From: David Woolley <david@djwhome.demon.co.uk>
Date: Wed, 24 Sep 2003 23:05:35 +0100 (BST)
To: www-html@w3.org
Message-Id: <200309242205.h8OM5Zm14204@djwhome.demon.co.uk>

> 
> Hmmm, nice I did not think about that. So the use of "&#...;" is actually
> should be used for a very specific list of symbols.

&#....; always represents the ISO 10646 (loosely Unicode) code point.

In very old versions of HTML it was the 256 character initial subset, 
which is identical to ISO 8859/1.  Most of the control characters and
some other control-like characters are not allowed.   In particular,
although generated by certain common authoring tools, &#146; and
&#147; are control characters and not permitted.

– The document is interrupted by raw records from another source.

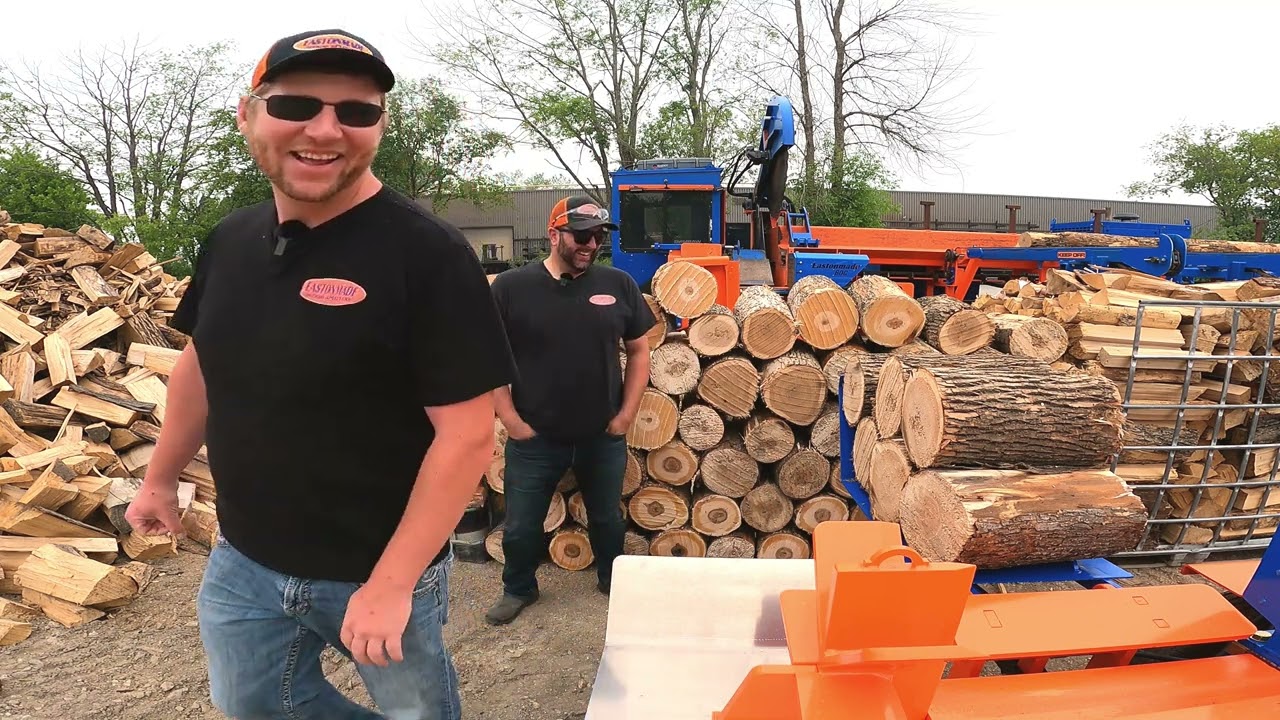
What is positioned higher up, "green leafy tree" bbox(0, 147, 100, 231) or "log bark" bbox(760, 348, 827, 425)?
"green leafy tree" bbox(0, 147, 100, 231)

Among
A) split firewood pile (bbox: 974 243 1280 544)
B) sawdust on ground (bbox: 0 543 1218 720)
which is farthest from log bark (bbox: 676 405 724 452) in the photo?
split firewood pile (bbox: 974 243 1280 544)

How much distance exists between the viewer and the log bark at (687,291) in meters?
4.27

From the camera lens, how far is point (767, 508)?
4348 millimetres

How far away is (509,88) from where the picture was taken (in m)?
23.6

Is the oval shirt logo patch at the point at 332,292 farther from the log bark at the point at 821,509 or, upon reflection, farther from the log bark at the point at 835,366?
the log bark at the point at 821,509

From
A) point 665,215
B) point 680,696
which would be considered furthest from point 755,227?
point 680,696

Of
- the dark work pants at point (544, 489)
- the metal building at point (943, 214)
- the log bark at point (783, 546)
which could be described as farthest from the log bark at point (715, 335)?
the metal building at point (943, 214)

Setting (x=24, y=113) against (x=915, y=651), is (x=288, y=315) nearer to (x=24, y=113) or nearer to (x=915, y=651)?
(x=915, y=651)

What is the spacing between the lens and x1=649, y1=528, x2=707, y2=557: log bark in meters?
4.38

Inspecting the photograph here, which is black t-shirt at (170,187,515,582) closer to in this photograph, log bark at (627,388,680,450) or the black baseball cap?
the black baseball cap

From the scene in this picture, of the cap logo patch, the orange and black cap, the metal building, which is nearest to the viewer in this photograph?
the cap logo patch

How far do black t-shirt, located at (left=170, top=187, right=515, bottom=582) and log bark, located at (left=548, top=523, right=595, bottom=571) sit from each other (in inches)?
108

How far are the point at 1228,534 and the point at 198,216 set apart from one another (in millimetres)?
22431

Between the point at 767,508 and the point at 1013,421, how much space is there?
181cm
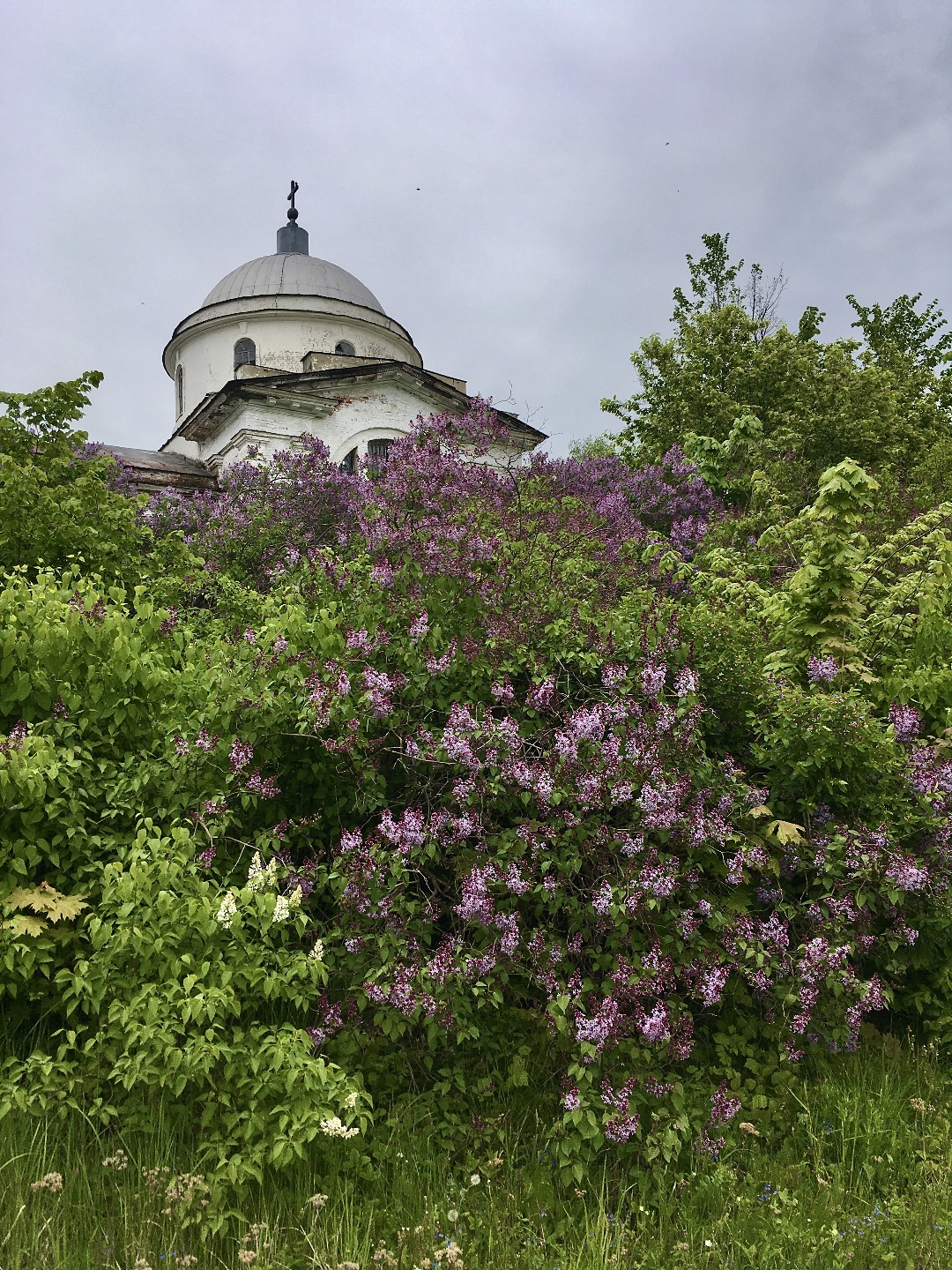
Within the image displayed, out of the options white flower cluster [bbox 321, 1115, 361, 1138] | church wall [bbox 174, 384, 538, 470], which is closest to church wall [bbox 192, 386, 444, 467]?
church wall [bbox 174, 384, 538, 470]

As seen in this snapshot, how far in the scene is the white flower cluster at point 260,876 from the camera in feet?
11.3

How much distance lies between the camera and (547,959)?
3.71m

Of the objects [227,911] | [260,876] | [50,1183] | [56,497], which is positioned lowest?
[50,1183]

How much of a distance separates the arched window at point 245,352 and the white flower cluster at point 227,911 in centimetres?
2805

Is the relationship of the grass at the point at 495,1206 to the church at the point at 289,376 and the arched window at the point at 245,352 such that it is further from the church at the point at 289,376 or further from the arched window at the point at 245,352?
the arched window at the point at 245,352

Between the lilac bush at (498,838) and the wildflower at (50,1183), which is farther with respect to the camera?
the lilac bush at (498,838)

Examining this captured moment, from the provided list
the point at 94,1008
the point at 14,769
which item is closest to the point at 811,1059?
the point at 94,1008

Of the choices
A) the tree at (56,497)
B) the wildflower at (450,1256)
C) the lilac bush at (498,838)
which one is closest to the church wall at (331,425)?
the tree at (56,497)

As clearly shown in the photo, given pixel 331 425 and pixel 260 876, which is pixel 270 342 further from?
pixel 260 876

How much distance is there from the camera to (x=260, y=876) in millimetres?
3424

The conceptual process is:

- if the character set is in the real HTTP content-type header, note that;
- otherwise, if the document appears to be in 16 bit Unicode or an ASCII
  superset, scan it for a meta for content type, and extract the 
  character set;
- if neither succeeds in extracting a character set, the document is in
  error, and here the spec contradicts itself by saying that the browser
  must not use a default but suggesting that it may use heuristics
  (to me a default is a heuristic);
- translate the whole document from the character set identified above into
  ISO 10646;
- parse it, including expanding any numeric entities;
- render it;
- convert the result into platform fonts that includes the appropriate
  character, using CSS font hinting, but not so as to force a false encoding
  - specifying 5<span style="font-face: Symbol">m</span>V should produce
  five millivolts, not the five microvolts that is likely to appear on 
  many browsers - browser that handle other fonts correctly and likely to
  deliberately misinterpret Symbol.

Received on Wednesday, 24 September 2003 18:12:28 UTC